An Agent class has a few defining characteristics. For an example of how
these can be implemented, check out
[`base_agent.py`](https://codeberg.org/brohrer/myrtle/src/branch/main/src/myrtle/agents/base_agent.py).

## Initialization
An Agent initializes with at least these named arguments, the same as 
described above for Worlds.

- `n_sensors`: `int`
- `n_actions`: `int`
- `n_rewards (optional)`: `int`
- `sensor_q`: [`multiprocessing.Queue`](
    https://docs.python.org/3/library/multiprocessing.html#multiprocessing.Queue)
- `action_q`: [`multiprocessing.Queue`](
    https://docs.python.org/3/library/multiprocessing.html#multiprocessing.Queue)

## Other attributes
The only other attribute an Agent is expected to have is a name.

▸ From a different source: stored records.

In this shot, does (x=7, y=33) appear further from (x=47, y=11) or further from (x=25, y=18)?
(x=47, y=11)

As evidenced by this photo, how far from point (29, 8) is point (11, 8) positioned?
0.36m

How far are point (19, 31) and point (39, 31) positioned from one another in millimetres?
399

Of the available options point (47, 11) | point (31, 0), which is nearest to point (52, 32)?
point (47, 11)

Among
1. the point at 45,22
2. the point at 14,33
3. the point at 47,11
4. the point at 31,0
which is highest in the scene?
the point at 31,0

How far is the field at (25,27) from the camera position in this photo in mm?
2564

- `name`: `str`, an identifier so that the history of runs with this agent can be
displayed together and compared against each other.

## `run()` method

Every Agent contains a `run()` method. This is the method that gets
called by the bench process when it forks a new agent process.
By convention the `run()` method runs on an infinite loop, at least until it
receives the message from the World that its services are no longer needed.

## `BaseAgent`

There is a base implementation of an agent you can use as a foundation for writing
your own. Import and extend the `BaseAgent` class.

```python
from myrtle.agents.base_agent import BaseAgent

class MyAgent(BaseAgent):
    ...
```

It takes care of the interface with the rest of the benchmarking platform,
including process management, communication, and logging.
To make it your own, override the `__init__()`, `reset()`, and `step()`
methods.

## Agents included

As of this writing there is a short list of agents that come with Myrtle.
These aren't intended to be very sophisticated, but they are useful for 
providing performance baselines, and they serve as examples of how to
effectively extend the `BaseAgent`.

- Random Single Action  
```from myrtle.agents.random_single_action import RandomSingleAction```  
An agent that selects one action at random each time step.

- Random Multi Action  
```from myrtle.agents.random_multi_action import RandomMultiAction```  
An agent that will randomly select one or more actions at each time step,
or none at all.

- Greedy, State-blind  
```from myrtle.agents.greedy_state_blind import GreedyStateBlind```  
An agent that will always select the action with the highest expected return.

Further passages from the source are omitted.